Instructions to follow >>
Retype everything in the listing, leaving each line exactly as it is.

Given data >>
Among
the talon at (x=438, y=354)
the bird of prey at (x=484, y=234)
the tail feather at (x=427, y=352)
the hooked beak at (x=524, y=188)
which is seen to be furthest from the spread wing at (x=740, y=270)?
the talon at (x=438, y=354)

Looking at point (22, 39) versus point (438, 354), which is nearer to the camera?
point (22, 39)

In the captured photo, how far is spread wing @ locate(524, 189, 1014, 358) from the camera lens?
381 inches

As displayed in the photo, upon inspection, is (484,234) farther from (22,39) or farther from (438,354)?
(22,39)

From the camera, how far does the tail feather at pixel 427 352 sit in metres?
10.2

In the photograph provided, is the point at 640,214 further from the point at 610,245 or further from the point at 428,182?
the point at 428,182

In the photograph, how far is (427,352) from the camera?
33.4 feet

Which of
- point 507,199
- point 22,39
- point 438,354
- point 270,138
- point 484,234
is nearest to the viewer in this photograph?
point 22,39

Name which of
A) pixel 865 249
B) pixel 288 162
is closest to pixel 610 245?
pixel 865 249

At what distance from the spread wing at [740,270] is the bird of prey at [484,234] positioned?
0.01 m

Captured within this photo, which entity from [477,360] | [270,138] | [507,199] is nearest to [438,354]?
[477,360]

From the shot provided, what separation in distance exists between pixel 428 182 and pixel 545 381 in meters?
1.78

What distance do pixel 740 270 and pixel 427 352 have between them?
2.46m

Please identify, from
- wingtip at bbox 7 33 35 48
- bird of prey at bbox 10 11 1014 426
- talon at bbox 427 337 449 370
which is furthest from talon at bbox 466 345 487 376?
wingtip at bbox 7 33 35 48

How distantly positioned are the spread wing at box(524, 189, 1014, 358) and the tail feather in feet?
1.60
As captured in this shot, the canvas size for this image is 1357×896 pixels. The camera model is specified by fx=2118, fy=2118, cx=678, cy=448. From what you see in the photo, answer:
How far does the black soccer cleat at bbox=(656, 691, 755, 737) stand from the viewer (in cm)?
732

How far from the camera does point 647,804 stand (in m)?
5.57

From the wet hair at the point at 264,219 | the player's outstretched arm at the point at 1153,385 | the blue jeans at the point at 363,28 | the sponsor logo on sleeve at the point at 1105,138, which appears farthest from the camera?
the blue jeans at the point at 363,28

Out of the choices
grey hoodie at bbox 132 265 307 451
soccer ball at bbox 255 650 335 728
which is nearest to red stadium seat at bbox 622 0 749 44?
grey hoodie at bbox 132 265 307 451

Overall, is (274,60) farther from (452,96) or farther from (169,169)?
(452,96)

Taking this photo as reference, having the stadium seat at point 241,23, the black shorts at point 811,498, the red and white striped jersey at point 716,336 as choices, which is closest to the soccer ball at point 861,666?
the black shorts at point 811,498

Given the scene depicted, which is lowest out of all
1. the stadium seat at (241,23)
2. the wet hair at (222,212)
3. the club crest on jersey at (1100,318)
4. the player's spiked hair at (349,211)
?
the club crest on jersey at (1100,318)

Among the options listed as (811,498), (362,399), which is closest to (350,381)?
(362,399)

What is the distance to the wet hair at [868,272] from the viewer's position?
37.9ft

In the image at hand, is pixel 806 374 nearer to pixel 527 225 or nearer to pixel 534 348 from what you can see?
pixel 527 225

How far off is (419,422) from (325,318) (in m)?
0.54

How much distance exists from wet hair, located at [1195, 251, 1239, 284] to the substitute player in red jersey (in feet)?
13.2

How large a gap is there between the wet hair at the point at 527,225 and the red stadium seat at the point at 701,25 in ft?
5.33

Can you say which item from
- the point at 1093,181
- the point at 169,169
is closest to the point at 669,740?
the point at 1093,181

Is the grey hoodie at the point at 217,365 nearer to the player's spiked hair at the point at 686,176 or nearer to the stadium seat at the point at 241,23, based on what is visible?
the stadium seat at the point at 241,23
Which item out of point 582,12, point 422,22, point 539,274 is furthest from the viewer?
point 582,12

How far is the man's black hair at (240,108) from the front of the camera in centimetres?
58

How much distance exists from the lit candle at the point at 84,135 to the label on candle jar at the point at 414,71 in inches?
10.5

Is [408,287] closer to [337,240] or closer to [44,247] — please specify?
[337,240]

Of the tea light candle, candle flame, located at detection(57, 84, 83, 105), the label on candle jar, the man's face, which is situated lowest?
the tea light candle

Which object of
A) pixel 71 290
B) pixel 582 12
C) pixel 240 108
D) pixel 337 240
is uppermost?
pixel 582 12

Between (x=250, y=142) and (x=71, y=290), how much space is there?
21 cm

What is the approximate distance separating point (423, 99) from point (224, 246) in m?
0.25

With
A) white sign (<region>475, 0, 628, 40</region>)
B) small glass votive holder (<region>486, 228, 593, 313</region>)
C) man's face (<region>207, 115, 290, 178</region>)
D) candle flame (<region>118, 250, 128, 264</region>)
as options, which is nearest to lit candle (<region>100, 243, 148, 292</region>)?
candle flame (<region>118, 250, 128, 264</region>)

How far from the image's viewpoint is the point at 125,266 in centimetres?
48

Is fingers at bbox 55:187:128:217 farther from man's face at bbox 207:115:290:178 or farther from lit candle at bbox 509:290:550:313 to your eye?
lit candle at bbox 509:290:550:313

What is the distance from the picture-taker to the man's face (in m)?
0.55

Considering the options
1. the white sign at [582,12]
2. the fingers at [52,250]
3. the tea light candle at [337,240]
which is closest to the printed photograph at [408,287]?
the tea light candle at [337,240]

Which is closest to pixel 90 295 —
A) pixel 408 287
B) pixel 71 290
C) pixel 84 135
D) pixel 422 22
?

Result of this task >>
Among
the talon at (x=438, y=354)
the bird of prey at (x=484, y=234)
the tail feather at (x=427, y=352)
the hooked beak at (x=524, y=188)
which is seen to be furthest from the spread wing at (x=740, y=270)?
the talon at (x=438, y=354)

Looking at point (22, 39) versus point (438, 354), which is nearer to the camera?
point (22, 39)

In the captured photo, how far is spread wing @ locate(524, 189, 1014, 358) from the camera lens?
381 inches

As displayed in the photo, upon inspection, is (484,234) farther from (22,39) or farther from (438,354)?
(22,39)

From the camera, how far does the tail feather at pixel 427 352 sit in metres?
10.2

In the photograph provided, is the point at 640,214 further from the point at 610,245 or further from the point at 428,182?
the point at 428,182

In the photograph, how far is (427,352) from the camera?
33.4 feet

Which of
- point 507,199
- point 22,39
- point 438,354
- point 270,138
- point 484,234
is nearest to the viewer in this photograph?
point 22,39

Name which of
A) pixel 865 249
B) pixel 288 162
is closest to pixel 610 245?
pixel 865 249

At what distance from the spread wing at [740,270] is the bird of prey at [484,234] positioned?
0.01 m

Captured within this photo, which entity from [477,360] | [270,138] | [507,199] is nearest to [438,354]?
[477,360]

From the shot provided, what separation in distance exists between pixel 428 182 and pixel 545 381 in meters?
1.78

What distance do pixel 740 270 and pixel 427 352 have between them?
2.46m

Please identify, from
- wingtip at bbox 7 33 35 48
- bird of prey at bbox 10 11 1014 426
- talon at bbox 427 337 449 370
which is furthest from talon at bbox 466 345 487 376?
wingtip at bbox 7 33 35 48

How distantly positioned are the spread wing at box(524, 189, 1014, 358) and the tail feather in feet?
1.60
As captured in this shot, the canvas size for this image is 1357×896 pixels. The camera model is specified by fx=2118, fy=2118, cx=678, cy=448. From what you see in the photo, answer:
How far does the black soccer cleat at bbox=(656, 691, 755, 737) stand from the viewer (in cm)?
732

How far from the camera does point 647,804 stand (in m)?
5.57

From the wet hair at the point at 264,219 | the player's outstretched arm at the point at 1153,385 | the blue jeans at the point at 363,28 | the sponsor logo on sleeve at the point at 1105,138, which appears farthest from the camera?
the blue jeans at the point at 363,28

Out of the choices
grey hoodie at bbox 132 265 307 451
soccer ball at bbox 255 650 335 728
which is nearest to red stadium seat at bbox 622 0 749 44?
grey hoodie at bbox 132 265 307 451

Overall, is (274,60) farther from (452,96) or farther from (169,169)?
(452,96)

Taking this photo as reference, having the stadium seat at point 241,23, the black shorts at point 811,498, the red and white striped jersey at point 716,336 as choices, which is closest to the soccer ball at point 861,666?
the black shorts at point 811,498

Given the scene depicted, which is lowest out of all
1. the stadium seat at (241,23)
2. the wet hair at (222,212)
3. the club crest on jersey at (1100,318)
4. the player's spiked hair at (349,211)
?
the club crest on jersey at (1100,318)

Among the options listed as (811,498), (362,399), which is closest to (350,381)?
(362,399)

What is the distance to the wet hair at [868,272] from the viewer's position?
37.9ft

In the image at hand, is pixel 806 374 nearer to pixel 527 225 or nearer to pixel 534 348 from what you can see?
pixel 527 225

How far off is (419,422) from (325,318) (in m)?
0.54

How much distance exists from wet hair, located at [1195, 251, 1239, 284] to the substitute player in red jersey (in feet)?
13.2

How large a gap is there between the wet hair at the point at 527,225 and the red stadium seat at the point at 701,25 in ft?
5.33

Can you say which item from
- the point at 1093,181
- the point at 169,169
is closest to the point at 669,740?
the point at 1093,181

Is the grey hoodie at the point at 217,365 nearer to the player's spiked hair at the point at 686,176 or nearer to the stadium seat at the point at 241,23, based on what is visible?
the stadium seat at the point at 241,23
Which item out of point 582,12, point 422,22, point 539,274 is furthest from the viewer?
point 582,12

How far is the man's black hair at (240,108) from the front of the camera in centimetres?
58

How much distance exists from the lit candle at the point at 84,135 to the label on candle jar at the point at 414,71 in inches?
10.5

Is [408,287] closer to [337,240] or closer to [44,247] — please specify?
[337,240]

Of the tea light candle, candle flame, located at detection(57, 84, 83, 105), the label on candle jar, the man's face, which is situated lowest?
the tea light candle

Which object of
A) pixel 71 290
B) pixel 582 12
C) pixel 240 108
D) pixel 337 240
is uppermost?
pixel 582 12

Between (x=250, y=142) and (x=71, y=290), how much space is there?
21 cm

What is the approximate distance separating point (423, 99) from point (224, 246) in m?
0.25

With
A) white sign (<region>475, 0, 628, 40</region>)
B) small glass votive holder (<region>486, 228, 593, 313</region>)
C) man's face (<region>207, 115, 290, 178</region>)
D) candle flame (<region>118, 250, 128, 264</region>)
as options, which is nearest to lit candle (<region>100, 243, 148, 292</region>)?
candle flame (<region>118, 250, 128, 264</region>)

How far from the image's viewpoint is the point at 125,266 in centimetres?
48

Is fingers at bbox 55:187:128:217 farther from man's face at bbox 207:115:290:178 or farther from lit candle at bbox 509:290:550:313 to your eye?
lit candle at bbox 509:290:550:313

What is the distance from the picture-taker to the man's face (in m)?
0.55

Considering the options
1. the white sign at [582,12]
2. the fingers at [52,250]
3. the tea light candle at [337,240]
which is closest to the printed photograph at [408,287]?
the tea light candle at [337,240]

Which is closest to pixel 90 295 —
A) pixel 408 287
B) pixel 71 290
C) pixel 84 135
D) pixel 422 22
?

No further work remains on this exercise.